> GOAL OF THE EXERCISE: Write out, from the entries below, exactly the lines that run between the lines holding "United States, site sanjuan_2010_Unit162_Ivan119." and "common name: moose", inclusive, and stop there.

> INFORMATION SUPPLIED:
++++++++++

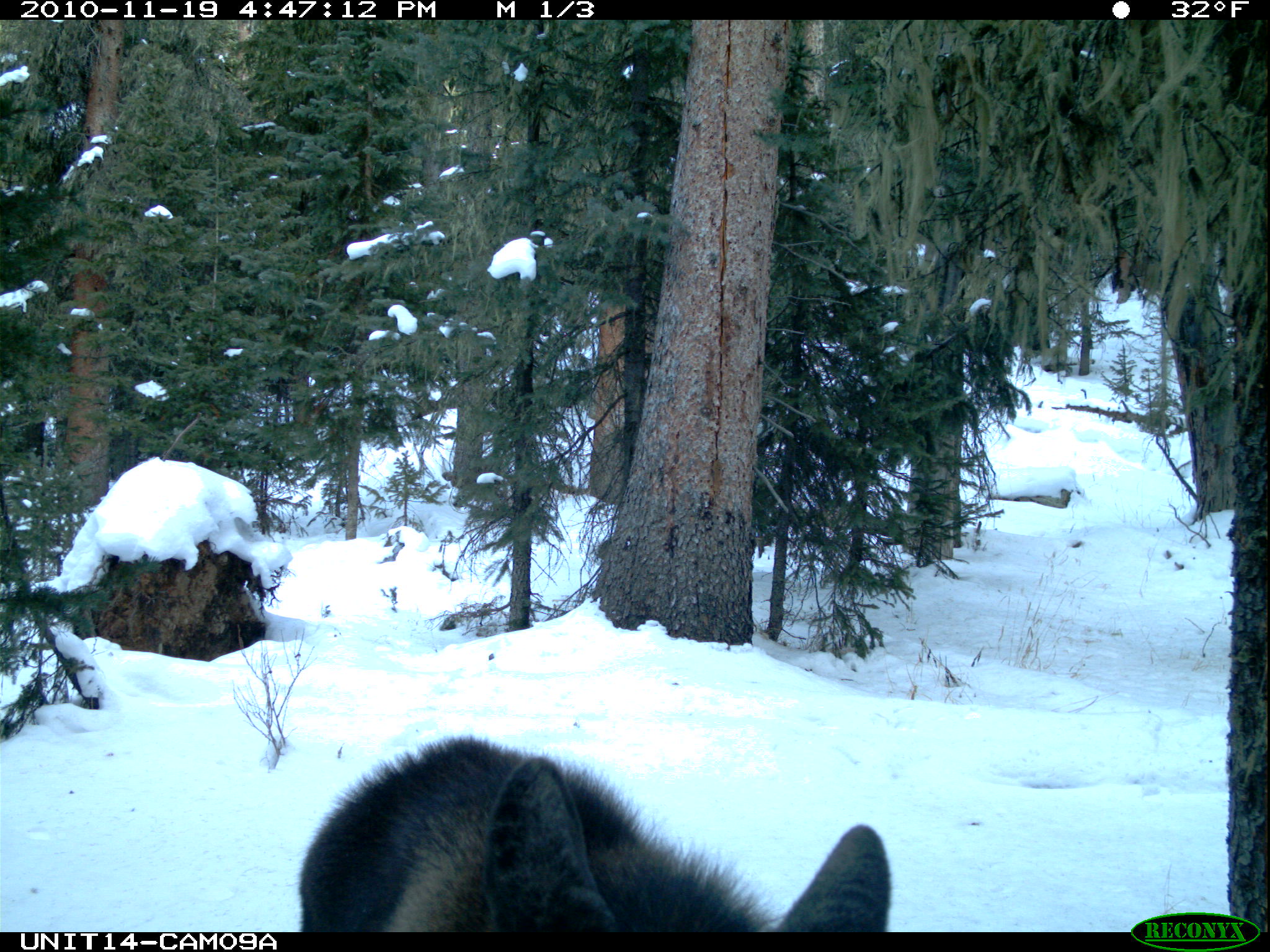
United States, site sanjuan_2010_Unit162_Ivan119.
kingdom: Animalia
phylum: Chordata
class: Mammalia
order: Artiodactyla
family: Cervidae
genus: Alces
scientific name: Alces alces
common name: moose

++++++++++

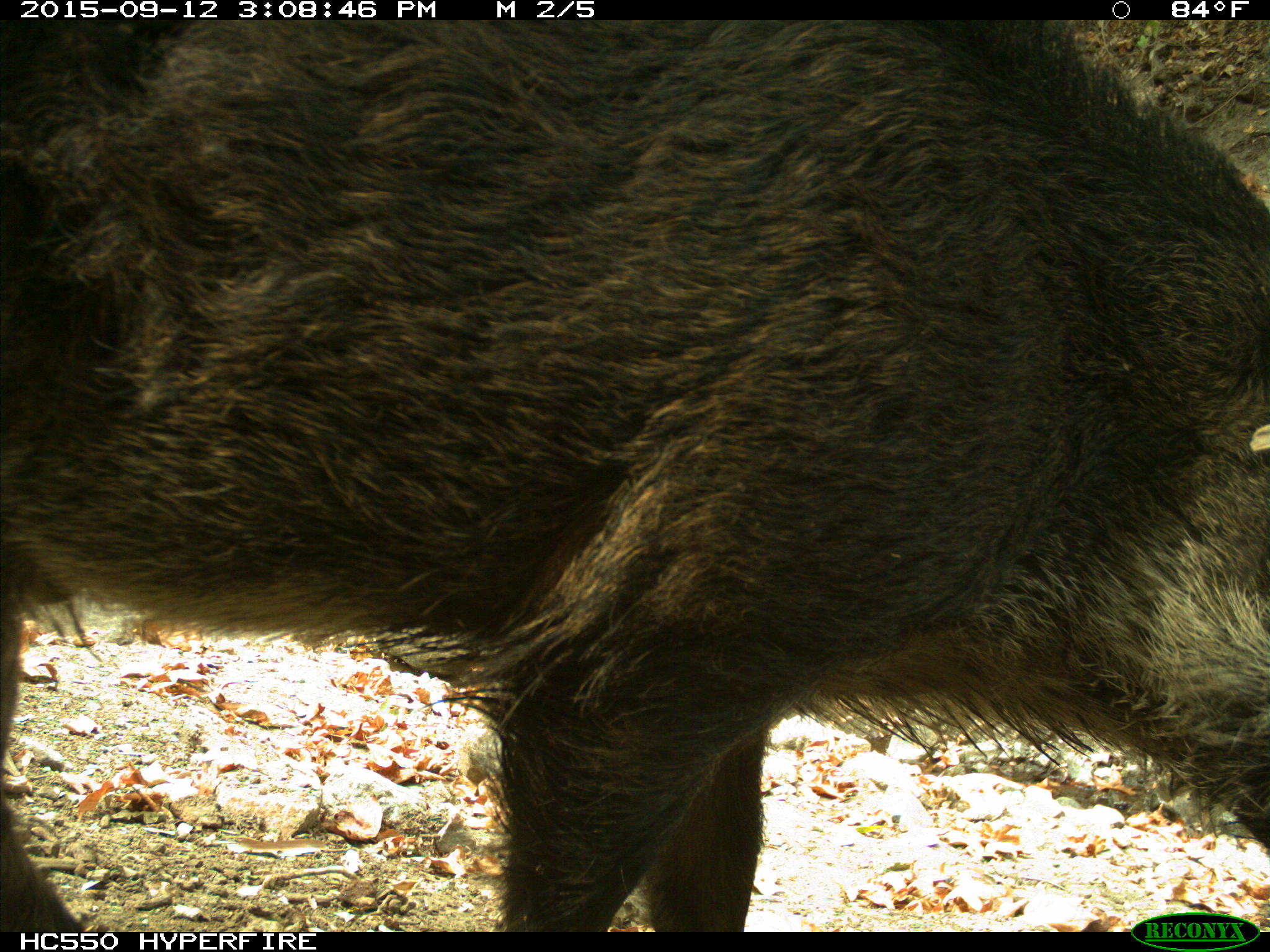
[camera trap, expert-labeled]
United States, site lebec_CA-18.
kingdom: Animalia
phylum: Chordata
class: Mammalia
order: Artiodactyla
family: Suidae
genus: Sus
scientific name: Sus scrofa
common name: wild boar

++++++++++

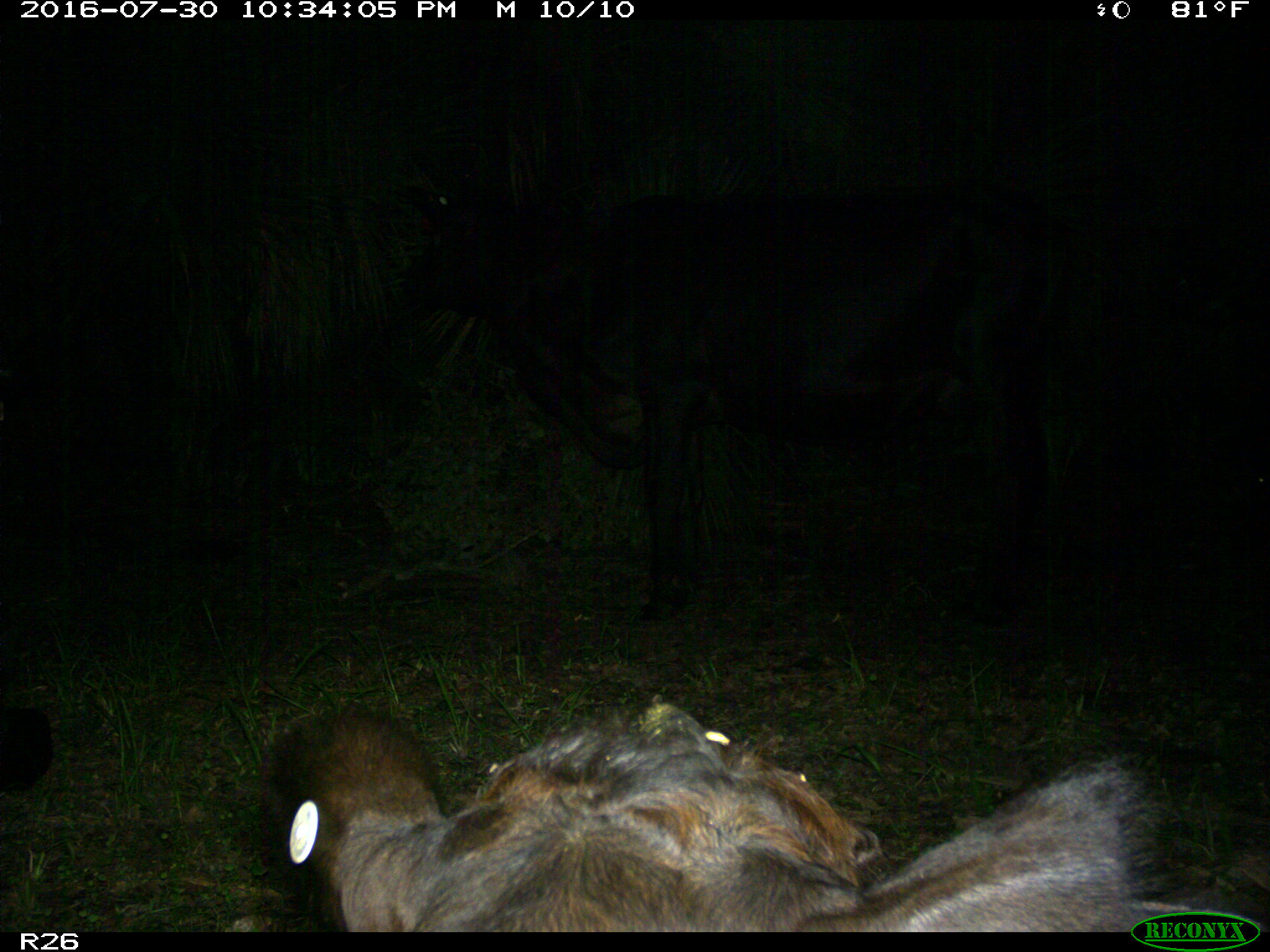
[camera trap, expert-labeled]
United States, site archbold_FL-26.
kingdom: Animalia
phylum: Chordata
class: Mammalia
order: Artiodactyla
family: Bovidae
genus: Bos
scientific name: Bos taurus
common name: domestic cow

++++++++++

> SOLUTION FOR THIS TASK:
United States, site sanjuan_2010_Unit162_Ivan119.
kingdom: Animalia
phylum: Chordata
class: Mammalia
order: Artiodactyla
family: Cervidae
genus: Alces
scientific name: Alces alces
common name: moose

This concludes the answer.